======== Material for this task
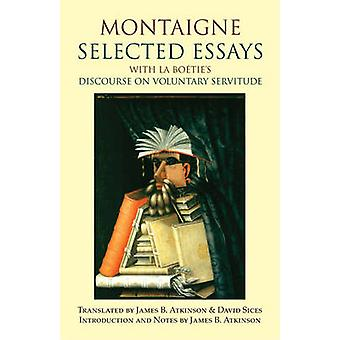 Montaigne - valda uppsatser - med La Boetie diskurs på frivilliga S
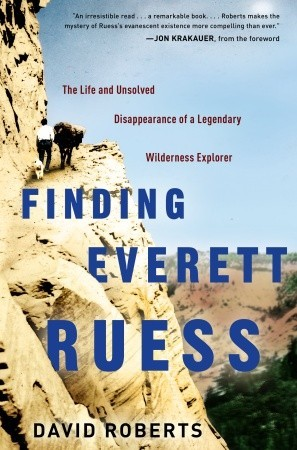 Encontrar Everett Ruess: La vida y la desaparición no resuelta de un explorador legendario Wilderness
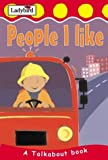 img - for People I Like (Toddler Talkabout) by Lorraine Horsley (2003-05-29) book / textbook / text book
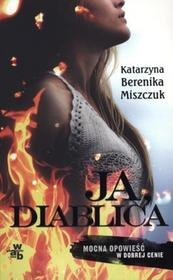 W.A.B. / GW Foksal Ja, diablica - Katarzyna Berenika Miszczuk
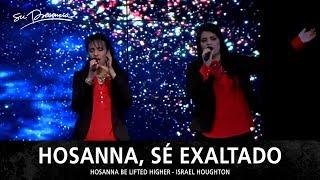 Hosanna, Sé Exaltado - Su Presencia (Hosanna Be Lifted Higher - Israel & New Breed) - Español
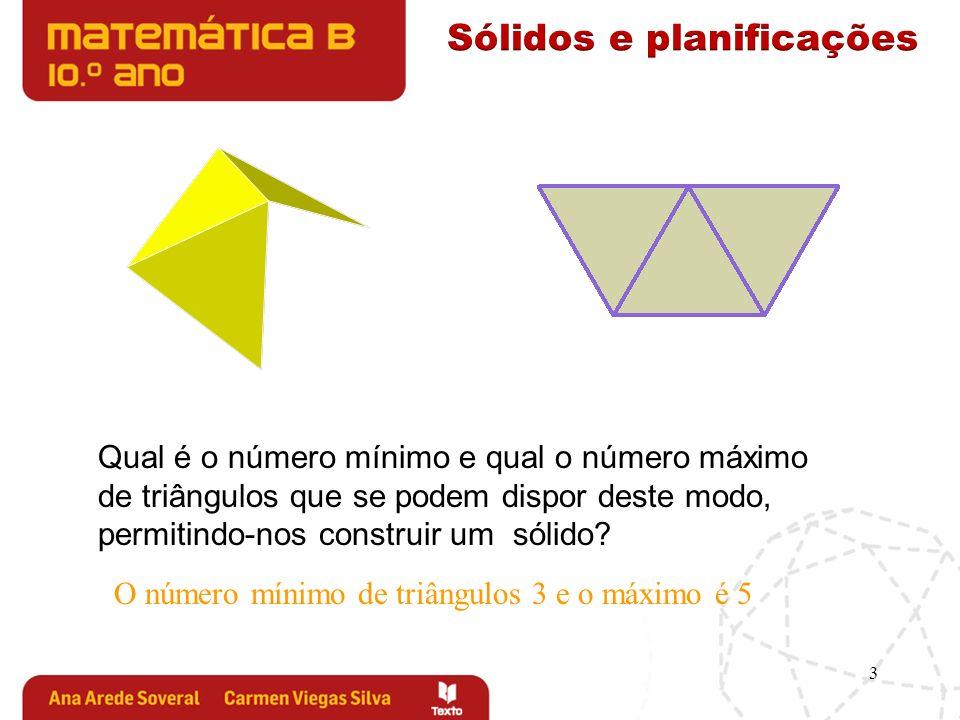 3 Qual é o número mínimo e qual o número máximo de triângulos que se podem dispor deste modo, permitindo-nos construir um sólido? O número mínimo de t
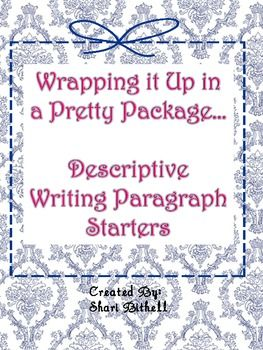 This is a great freebie!  Watch what amazing writing your students do with these simple paragraph starters!My students love these!Enjoy!S...: Amazing Writing, Gifts Creative, Descriptive Writing, Descriptive Paragraph, Gifts Ideas, Gifts Handmade, Simple Paragraph, Paragraph Starters Mi, Handmade Gifts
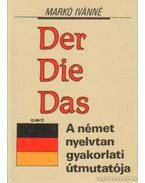 Der Die Das – A német nyelvtan gyakorlati útmutatója - Markó Ivánné
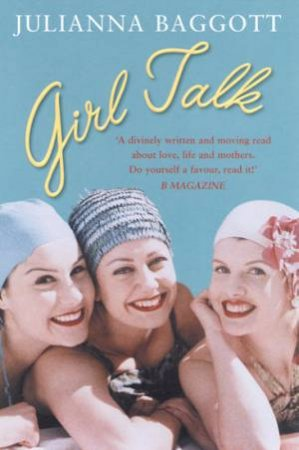 Girl Talk by Julianna Baggott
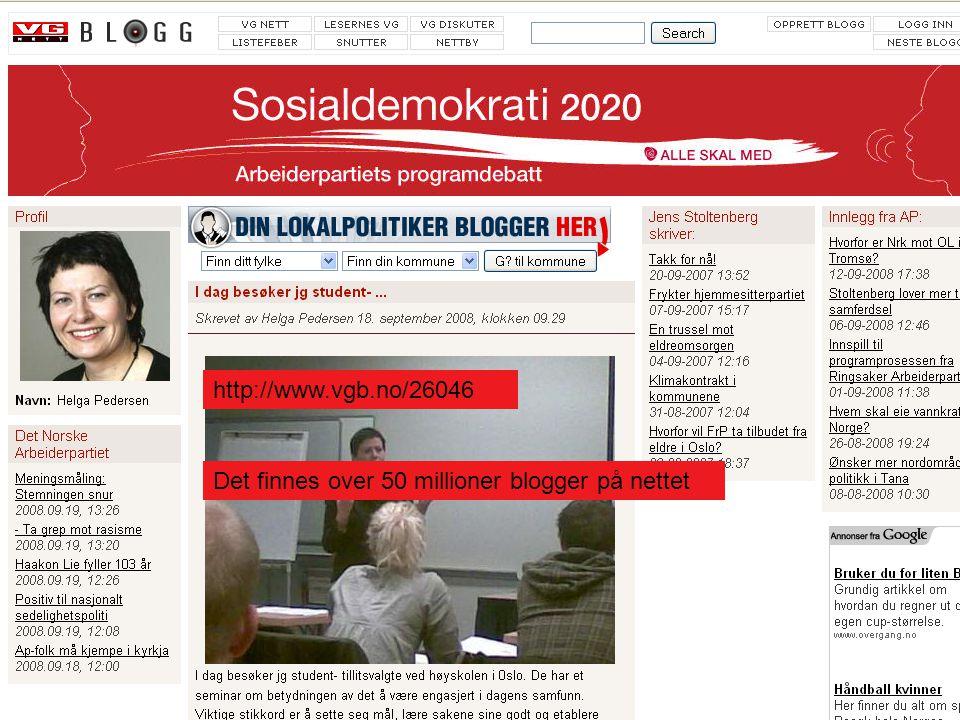23 http://www.vgb.no/26046 Det finnes over 50 millioner blogger på nettet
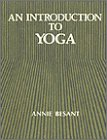 An Introduction to Yoga, Annie W. Besant, 8170590507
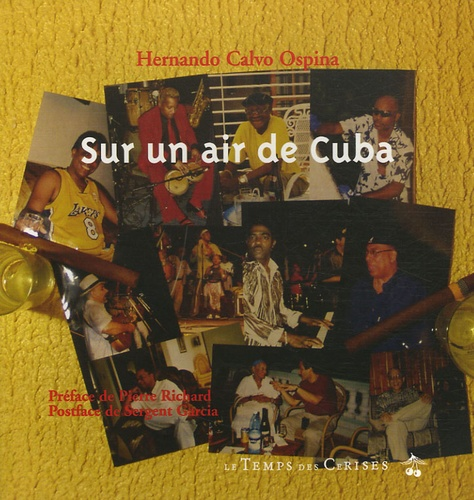 Hernando Calvo Ospina - Sur un air de Cuba.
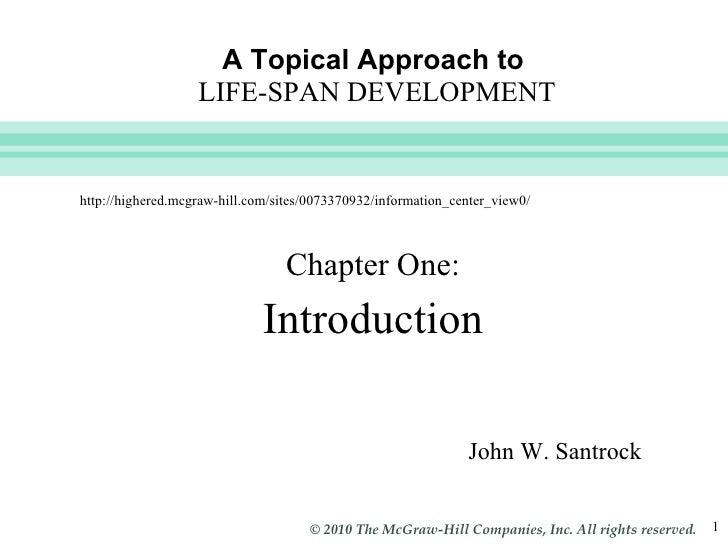 A Topical Approach to   LIFE-SPAN DEVELOPMENT <ul><li>Chapter One: </li></ul><ul><li>Introduction </li></ul>John W. Santro...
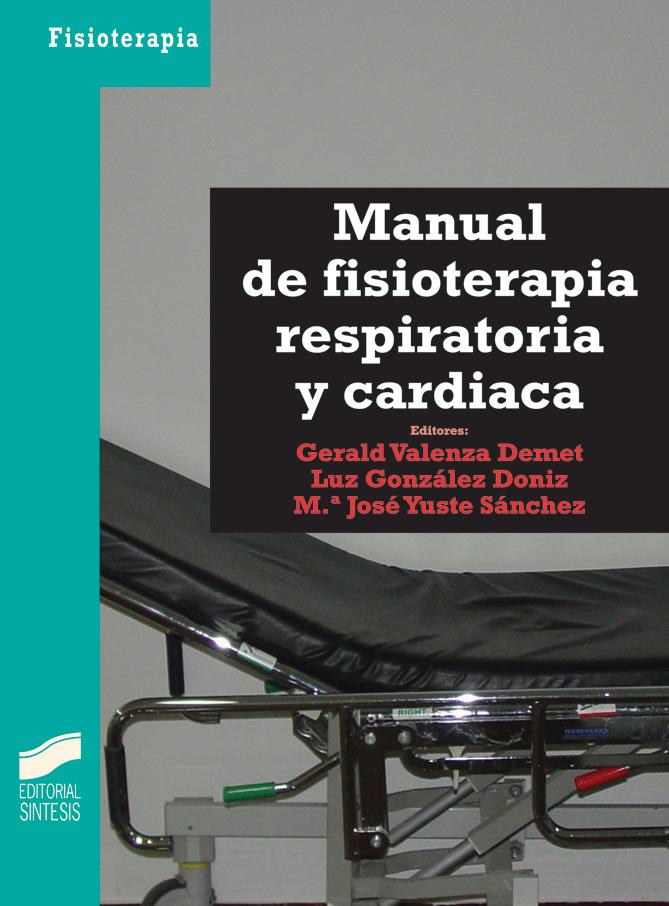 Manual de fisioterapia respiratoria y cardiaca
================
_Exercise instructions_:
Please output the lines of the records above from the one with "Hernando Calvo Ospina - Sur un air de Cuba." through the last, exactly as they appear and with both ends included; skip any pictures and add nothing.

_Output_:
 Hernando Calvo Ospina - Sur un air de Cuba.
 A Topical Approach to   LIFE-SPAN DEVELOPMENT <ul><li>Chapter One: </li></ul><ul><li>Introduction </li></ul>John W. Santro...
 Manual de fisioterapia respiratoria y cardiaca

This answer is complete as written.